Given text
PHILIPSBURG — The ongoing dispute surrounding governance at the Central Bank of Curaçao and Sint Maarten (CBCS) has unexpectedly reopened a fundamental question:
What would happen if the monetary union between Curaçao and Sint Maarten were to end?
While no such decision has been made and both countries continue to operate within the existing framework, the debate has prompted policymakers and observers to consider the possible scenarios should the current arrangement eventually change.
Understanding the implications requires first examining what the monetary union is, why it was created, and how it functions today.
What Is the Monetary Union?
When the Netherlands Antilles was dissolved in October 2010, Curaçao and Sint Maarten agreed to maintain a shared monetary system.
Both countries would:
- share one central bank — the CBCS
- use a common currency
- coordinate monetary policy
For decades the shared currency was the Netherlands Antillean guilder.
On March 31, 2025, the two countries officially introduced the Caribbean guilder (XCG) as the new currency of the monetary union.
The transition took place smoothly and without major disruption.
What Does the CBCS Do?
The Central Bank of Curaçao and Sint Maarten plays a critical role in the financial stability of both countries.
Its responsibilities include:
- issuing the Caribbean guilder
- supervising commercial banks
- regulating financial institutions
- maintaining foreign reserves
- protecting financial stability
In short, the CBCS functions as the guardian of the financial system for both countries.
Because of this role, governance disputes at the Bank quickly become politically sensitive.
What If the Monetary Union Collapses?
If the monetary union were to dissolve, both countries would need to determine how their monetary systems would function independently.
Several possible options exist for Sint Maarten.
Option 1
Sint Maarten Creates Its Own Central Bank
One theoretical option would be for Sint Maarten to establish its own independent central bank and manage its own currency.
However, many economists consider this option costly and complex for a small island economy.
Operating a central bank requires:
- significant foreign reserves
- financial regulatory infrastructure
- experienced monetary policy experts
- international credibility
For a small economy like Sint Maarten, maintaining such an institution independently could prove expensive.
Some experts suggest that if Sint Maarten were to pursue this route, it would still likely need a service level agreement with another central bank to provide oversight and technical support.
Option 2
Adopting the US Dollar
Another possibility would be to adopt the United States dollar.
This approach already exists within the Kingdom of the Netherlands.

Data below

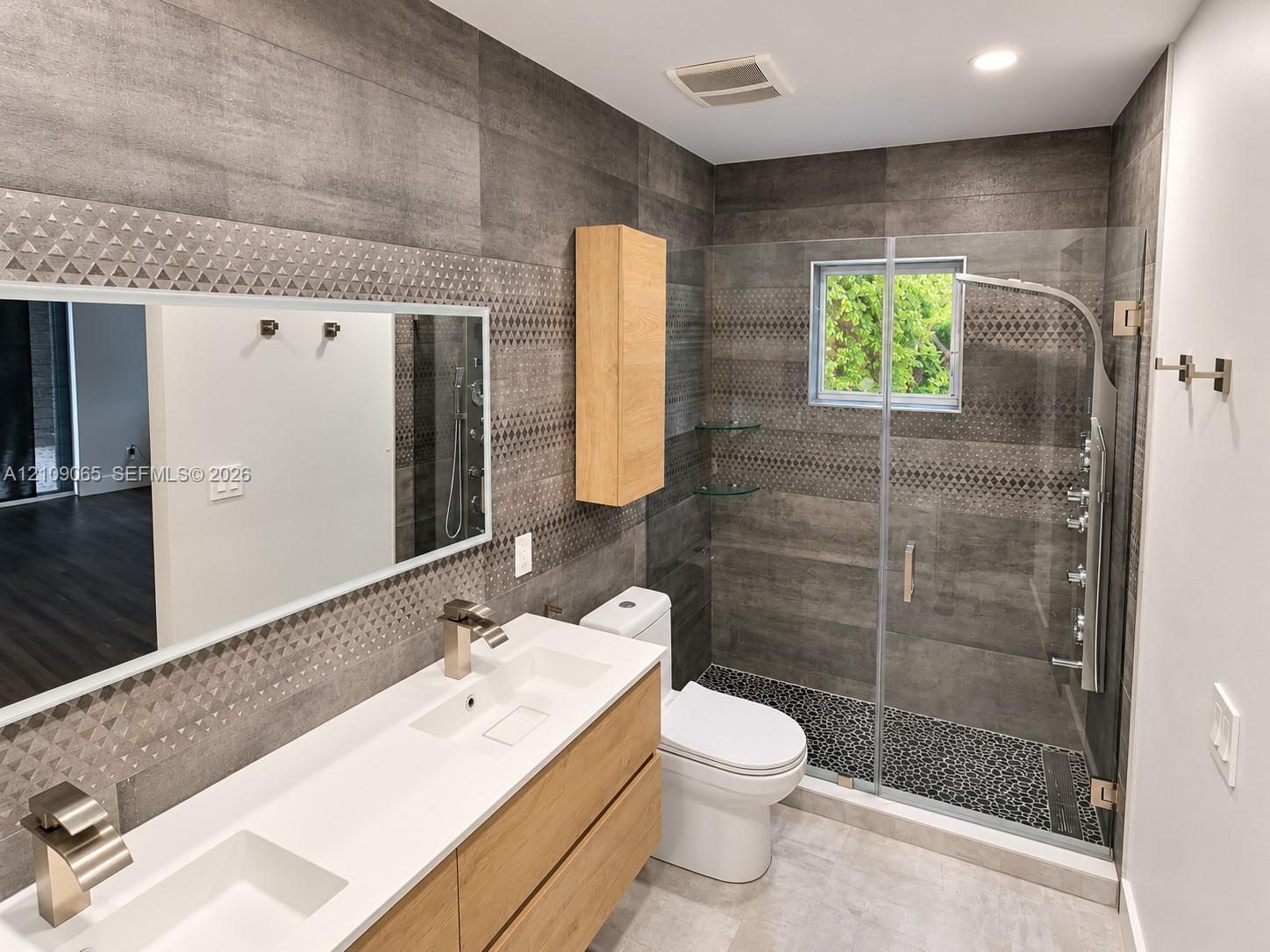 Bathroom featuring a dual-sink vanity with a white countertop, large-format grey wall tile with a geometric accent band, glass-enclosed shower with body spray fixtures and stone-tiled floor, and wood-finish cabinetry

Required actions
1 > According to the article on the Curaçao and Sint Maarten monetary union, on what date was the Caribbean guilder officially introduced?
2 > Repeat verbatim the passage of the article on the monetary union starting with "Some experts suggest" and going on through "of the Netherlands.".
The data was taken from a source separate from the article.

Outputs for the tasks
1 > March 31, 2025.

2 >
Some experts suggest that if Sint Maarten were to pursue this route, it would still likely need a service level agreement with another central bank to provide oversight and technical support.
Option 2
Adopting the US Dollar
Another possibility would be to adopt the United States dollar.
This approach already exists within the Kingdom of the Netherlands.